Exercise description: What follows is a set of entries. Repeat them exactly, but not their pictures.

Dataset extract:
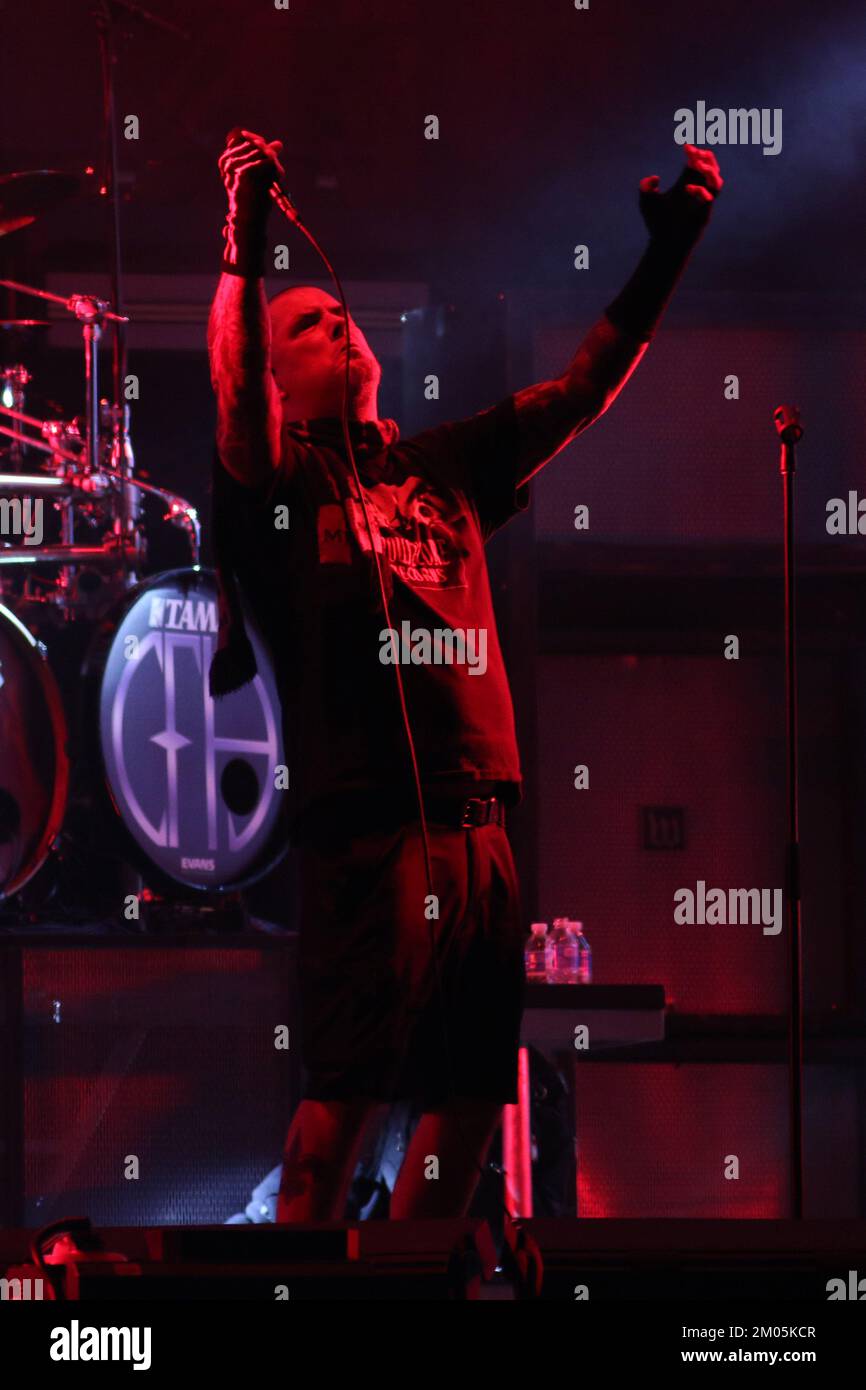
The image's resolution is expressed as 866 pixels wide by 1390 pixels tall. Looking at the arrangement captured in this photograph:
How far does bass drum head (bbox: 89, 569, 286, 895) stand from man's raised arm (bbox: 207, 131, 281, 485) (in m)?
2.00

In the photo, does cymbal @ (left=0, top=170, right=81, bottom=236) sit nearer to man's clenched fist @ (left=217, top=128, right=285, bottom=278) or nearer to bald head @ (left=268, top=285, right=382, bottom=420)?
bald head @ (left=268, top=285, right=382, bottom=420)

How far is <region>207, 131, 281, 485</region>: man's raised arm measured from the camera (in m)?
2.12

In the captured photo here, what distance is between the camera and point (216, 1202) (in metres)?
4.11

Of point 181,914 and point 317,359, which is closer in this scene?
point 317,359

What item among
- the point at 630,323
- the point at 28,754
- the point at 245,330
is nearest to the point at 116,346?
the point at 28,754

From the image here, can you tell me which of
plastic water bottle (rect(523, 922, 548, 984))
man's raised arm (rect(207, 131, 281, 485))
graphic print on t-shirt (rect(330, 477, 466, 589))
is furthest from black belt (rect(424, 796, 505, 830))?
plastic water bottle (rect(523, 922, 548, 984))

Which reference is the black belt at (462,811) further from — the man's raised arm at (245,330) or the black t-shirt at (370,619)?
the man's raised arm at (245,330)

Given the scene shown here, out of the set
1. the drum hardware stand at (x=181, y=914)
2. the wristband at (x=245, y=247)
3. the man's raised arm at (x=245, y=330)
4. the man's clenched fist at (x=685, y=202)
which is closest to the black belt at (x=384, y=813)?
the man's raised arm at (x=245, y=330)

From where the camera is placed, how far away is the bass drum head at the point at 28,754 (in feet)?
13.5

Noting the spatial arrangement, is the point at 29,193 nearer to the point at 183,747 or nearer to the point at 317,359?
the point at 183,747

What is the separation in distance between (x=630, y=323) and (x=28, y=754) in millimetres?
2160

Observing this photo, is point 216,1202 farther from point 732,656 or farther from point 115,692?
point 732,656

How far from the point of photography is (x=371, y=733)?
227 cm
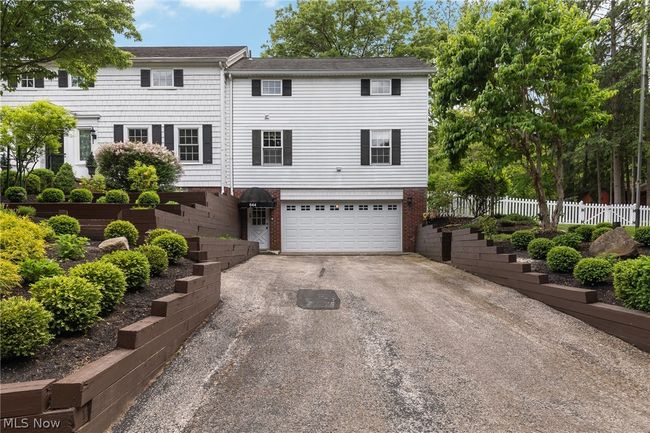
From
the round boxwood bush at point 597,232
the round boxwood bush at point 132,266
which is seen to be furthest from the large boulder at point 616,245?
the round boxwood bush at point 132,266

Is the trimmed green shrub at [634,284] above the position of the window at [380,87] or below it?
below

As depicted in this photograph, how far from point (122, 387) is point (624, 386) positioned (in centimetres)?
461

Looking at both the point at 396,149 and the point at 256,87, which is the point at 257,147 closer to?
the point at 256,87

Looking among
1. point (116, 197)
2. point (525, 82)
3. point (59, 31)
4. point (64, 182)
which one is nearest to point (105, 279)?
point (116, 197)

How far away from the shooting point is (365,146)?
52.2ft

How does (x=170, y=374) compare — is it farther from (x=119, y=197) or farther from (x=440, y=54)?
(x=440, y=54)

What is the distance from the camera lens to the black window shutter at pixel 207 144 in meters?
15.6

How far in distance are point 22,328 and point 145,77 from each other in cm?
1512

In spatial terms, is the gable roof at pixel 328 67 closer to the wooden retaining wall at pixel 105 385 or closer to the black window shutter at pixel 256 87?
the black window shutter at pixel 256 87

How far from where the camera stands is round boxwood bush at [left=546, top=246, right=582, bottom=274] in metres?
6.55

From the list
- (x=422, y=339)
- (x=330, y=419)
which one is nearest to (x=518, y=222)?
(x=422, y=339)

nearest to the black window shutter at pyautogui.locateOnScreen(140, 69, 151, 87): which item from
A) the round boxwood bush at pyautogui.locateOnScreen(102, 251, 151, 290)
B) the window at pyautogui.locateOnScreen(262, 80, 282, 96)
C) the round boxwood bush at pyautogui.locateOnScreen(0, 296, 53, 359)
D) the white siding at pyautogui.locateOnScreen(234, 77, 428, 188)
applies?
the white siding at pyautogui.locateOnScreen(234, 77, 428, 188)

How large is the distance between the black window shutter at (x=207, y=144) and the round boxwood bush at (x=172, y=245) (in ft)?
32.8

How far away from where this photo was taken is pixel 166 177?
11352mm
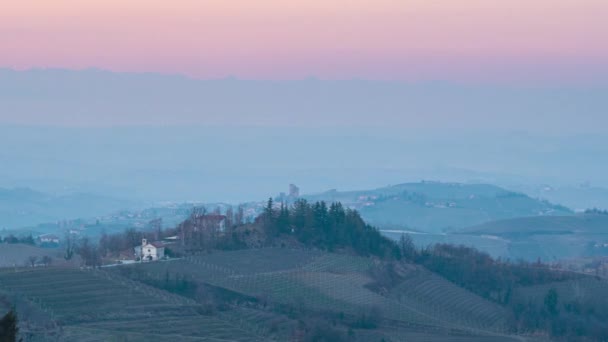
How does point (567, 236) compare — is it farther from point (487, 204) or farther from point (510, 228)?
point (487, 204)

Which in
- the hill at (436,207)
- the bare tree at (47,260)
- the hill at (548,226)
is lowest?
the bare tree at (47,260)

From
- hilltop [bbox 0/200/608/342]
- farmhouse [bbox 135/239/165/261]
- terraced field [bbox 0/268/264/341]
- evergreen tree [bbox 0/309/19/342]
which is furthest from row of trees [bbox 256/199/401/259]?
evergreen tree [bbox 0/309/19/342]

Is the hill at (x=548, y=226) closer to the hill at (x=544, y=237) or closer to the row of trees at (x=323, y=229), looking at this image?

Finished task:
The image's resolution is expressed as 866 pixels wide by 1390 pixels tall. Looking at the arrangement captured in this photograph:
How far does bass drum head (bbox: 89, 569, 286, 895) stand from man's raised arm (bbox: 207, 131, 281, 485) (in m)?
2.00

In the photo, does cymbal @ (left=0, top=170, right=81, bottom=236) sit nearer to man's clenched fist @ (left=217, top=128, right=285, bottom=278) or nearer to bald head @ (left=268, top=285, right=382, bottom=420)?
bald head @ (left=268, top=285, right=382, bottom=420)

How far is <region>207, 131, 281, 485</region>: man's raised arm measured from the camera (in m)?
2.12

In the captured photo here, what distance is between the camera and point (216, 1202) (in metres)?
4.11

Of point 181,914 and point 317,359, which is closer in this scene?
point 317,359

What item among
- the point at 630,323
- the point at 28,754
- the point at 245,330
is nearest to the point at 116,346?
the point at 28,754

From the image here, can you tell me which of
plastic water bottle (rect(523, 922, 548, 984))
man's raised arm (rect(207, 131, 281, 485))
graphic print on t-shirt (rect(330, 477, 466, 589))
is furthest from black belt (rect(424, 796, 505, 830))?
plastic water bottle (rect(523, 922, 548, 984))

Which reference is the black belt at (462,811) further from — the man's raised arm at (245,330) or the black t-shirt at (370,619)?
the man's raised arm at (245,330)

Given the scene shown here, out of the set
1. the drum hardware stand at (x=181, y=914)
2. the wristband at (x=245, y=247)
3. the man's raised arm at (x=245, y=330)
4. the man's clenched fist at (x=685, y=202)
which is closest to the black belt at (x=384, y=813)?
the man's raised arm at (x=245, y=330)

From where the camera is placed, how far away is the bass drum head at the point at 28,754 (in feet)?
13.5

Noting the spatial arrangement, is the point at 29,193 nearer to the point at 183,747 or nearer to the point at 317,359?
the point at 183,747

What is the separation in distance between (x=630, y=323) and (x=28, y=754) in millimetres?
2160

Observing this photo, is point 216,1202 farther from point 732,656 or farther from point 115,692?
point 732,656

How far from the point of photography is (x=371, y=733)?
227 cm
From
the round boxwood bush at point 597,232
the round boxwood bush at point 132,266
which is seen to be furthest from the large boulder at point 616,245?
the round boxwood bush at point 132,266

Is the trimmed green shrub at [634,284] above the position of the window at [380,87] or below it?
below

As depicted in this photograph, how far from point (122, 387) is point (624, 386) positioned (in centimetres)?
461

Looking at both the point at 396,149 and the point at 256,87, which is the point at 257,147 closer to?
the point at 256,87

Looking among
1. point (116, 197)
2. point (525, 82)
3. point (59, 31)
4. point (64, 182)
which one is nearest to point (105, 279)?
point (116, 197)

How far away from the shooting point is (365,146)?
52.2ft

How does (x=170, y=374) compare — is it farther from (x=119, y=197) or farther from (x=440, y=54)?
(x=440, y=54)

What is the distance from the camera lens to the black window shutter at pixel 207 144 in meters?
15.6

How far in distance are point 22,328 and point 145,77 from each other in cm?
1512

In spatial terms, is the gable roof at pixel 328 67 closer to the wooden retaining wall at pixel 105 385 or closer to the black window shutter at pixel 256 87?
the black window shutter at pixel 256 87

How far from where the camera stands is round boxwood bush at [left=546, top=246, right=582, bottom=274] in metres?
6.55

From the list
- (x=422, y=339)
- (x=330, y=419)
which one is nearest to (x=518, y=222)?
(x=422, y=339)

nearest to the black window shutter at pyautogui.locateOnScreen(140, 69, 151, 87): which item from
A) the round boxwood bush at pyautogui.locateOnScreen(102, 251, 151, 290)
B) the window at pyautogui.locateOnScreen(262, 80, 282, 96)
C) the round boxwood bush at pyautogui.locateOnScreen(0, 296, 53, 359)
D) the white siding at pyautogui.locateOnScreen(234, 77, 428, 188)
applies?
the white siding at pyautogui.locateOnScreen(234, 77, 428, 188)

How large is the distance between the black window shutter at (x=207, y=144) and the round boxwood bush at (x=172, y=245) (in ft)?
32.8

How far away from where this photo was taken is pixel 166 177?
11352mm
How does point (567, 236) compare — is it farther from point (487, 204) or farther from point (510, 228)?
point (487, 204)

Which in
- the hill at (436,207)
- the bare tree at (47,260)
- the hill at (548,226)
is lowest?
the bare tree at (47,260)

From
- hilltop [bbox 0/200/608/342]
- farmhouse [bbox 135/239/165/261]
- terraced field [bbox 0/268/264/341]
- evergreen tree [bbox 0/309/19/342]
which is furthest from row of trees [bbox 256/199/401/259]?
evergreen tree [bbox 0/309/19/342]

Is the hill at (x=548, y=226) closer to the hill at (x=544, y=237) or closer to the row of trees at (x=323, y=229), looking at this image?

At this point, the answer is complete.